Задали Емельяну на царском дворе работу такую, что двоим впору. Взялся Емельян за работу и не чаял всё кончить. Глядь, раньше вечера всё кончил. Увидал приказчик, что кончил, задал ему на завтра вчетверо.
Пришёл Емельян домой. А дома у него всё выметено, прибрано, печка истоплена, всего напечено, наварено. Жена сидит за станом, ткёт, мужа ждёт. Встретила жена мужа; собрала ужинать, накормила, напоила; стала его про работу спрашивать.
- Да что, - говорит, - плохо: не по силам уроки задают, замучают они меня работой.

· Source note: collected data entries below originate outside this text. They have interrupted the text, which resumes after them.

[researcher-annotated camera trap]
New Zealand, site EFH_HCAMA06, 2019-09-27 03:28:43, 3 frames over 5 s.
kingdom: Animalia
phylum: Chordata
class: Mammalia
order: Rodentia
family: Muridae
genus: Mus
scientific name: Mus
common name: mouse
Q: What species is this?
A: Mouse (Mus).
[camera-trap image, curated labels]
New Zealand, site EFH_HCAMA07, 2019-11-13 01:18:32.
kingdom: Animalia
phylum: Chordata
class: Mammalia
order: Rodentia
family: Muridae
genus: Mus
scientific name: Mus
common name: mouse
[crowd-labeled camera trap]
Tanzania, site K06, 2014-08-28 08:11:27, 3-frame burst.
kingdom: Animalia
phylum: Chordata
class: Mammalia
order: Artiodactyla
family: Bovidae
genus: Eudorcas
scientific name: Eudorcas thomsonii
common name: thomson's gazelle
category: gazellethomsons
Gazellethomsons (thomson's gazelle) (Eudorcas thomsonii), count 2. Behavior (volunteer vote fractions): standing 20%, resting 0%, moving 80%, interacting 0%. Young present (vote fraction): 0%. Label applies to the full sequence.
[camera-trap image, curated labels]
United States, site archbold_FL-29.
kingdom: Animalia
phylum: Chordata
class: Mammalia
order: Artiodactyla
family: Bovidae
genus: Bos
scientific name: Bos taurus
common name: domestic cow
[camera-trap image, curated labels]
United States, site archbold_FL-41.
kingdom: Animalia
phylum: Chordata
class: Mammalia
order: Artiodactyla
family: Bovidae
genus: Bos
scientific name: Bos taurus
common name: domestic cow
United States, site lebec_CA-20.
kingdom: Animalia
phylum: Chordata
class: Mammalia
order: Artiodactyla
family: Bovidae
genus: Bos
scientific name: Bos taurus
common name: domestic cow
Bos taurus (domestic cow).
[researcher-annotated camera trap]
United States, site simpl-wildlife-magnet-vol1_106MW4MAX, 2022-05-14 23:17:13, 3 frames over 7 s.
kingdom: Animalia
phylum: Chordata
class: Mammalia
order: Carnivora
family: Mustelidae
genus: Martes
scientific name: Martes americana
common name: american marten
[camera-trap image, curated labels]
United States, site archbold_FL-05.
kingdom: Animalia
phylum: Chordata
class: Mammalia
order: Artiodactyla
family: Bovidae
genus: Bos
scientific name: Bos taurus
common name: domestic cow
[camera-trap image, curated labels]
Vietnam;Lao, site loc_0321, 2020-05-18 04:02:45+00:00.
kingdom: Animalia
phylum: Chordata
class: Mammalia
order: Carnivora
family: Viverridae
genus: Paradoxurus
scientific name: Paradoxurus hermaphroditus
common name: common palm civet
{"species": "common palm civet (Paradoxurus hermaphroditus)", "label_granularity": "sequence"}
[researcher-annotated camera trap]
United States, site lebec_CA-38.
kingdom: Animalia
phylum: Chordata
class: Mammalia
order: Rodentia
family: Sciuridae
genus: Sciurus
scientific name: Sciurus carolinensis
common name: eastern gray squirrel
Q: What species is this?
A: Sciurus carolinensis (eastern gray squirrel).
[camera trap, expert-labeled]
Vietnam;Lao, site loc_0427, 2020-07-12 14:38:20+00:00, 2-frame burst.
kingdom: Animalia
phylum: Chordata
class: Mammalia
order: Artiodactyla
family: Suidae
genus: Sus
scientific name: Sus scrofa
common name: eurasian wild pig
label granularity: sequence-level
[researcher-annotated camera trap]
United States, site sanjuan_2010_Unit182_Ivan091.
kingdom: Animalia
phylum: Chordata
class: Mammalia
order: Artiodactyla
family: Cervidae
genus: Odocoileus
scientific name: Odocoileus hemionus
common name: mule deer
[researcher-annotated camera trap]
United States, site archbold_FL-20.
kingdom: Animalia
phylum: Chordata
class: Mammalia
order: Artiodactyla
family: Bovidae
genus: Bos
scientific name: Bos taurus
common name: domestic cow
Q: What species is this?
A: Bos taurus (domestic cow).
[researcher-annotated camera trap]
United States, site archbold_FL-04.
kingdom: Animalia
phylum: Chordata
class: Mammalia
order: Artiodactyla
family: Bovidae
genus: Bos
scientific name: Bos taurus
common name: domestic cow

- А ты, - говорит, - не думай об работе и назад не оглядывайся, и вперёд не гляди, много ли сделал и много ли осталось. Только работай. Всё вовремя поспеет.
Лёг спать Емельян. Наутро опять пошёл. Взялся за работу, ни разу не оглянулся. Глядь - к вечеру всё готово, засветло пришёл домой ночевать.
Стали ещё и ещё набавлять работу Емельяну, и всё к сроку кончает Емельян, ходит домой ночевать. Прошла неделя. Видят слуги царские, что не могут они чёрной работой донять мужика; стали ему хитрые работы задавать. И тем не могут донять. И плотницкую, и каменную, и кровельную работу - что ни зададут - всё делает к сроку Емельян, к жене ночевать идёт. Прошла другая неделя. Позвал царь своих слуг и говорит:
- Или я вас задаром хлебом кормлю? Две недели прошло, а всё ничего я от вас не вижу. Хотели вы Емельяна работой замучить, а я из окна вижу, как он каждый день идёт домой, песни поёт. Или вы надо мной смеяться вздумали?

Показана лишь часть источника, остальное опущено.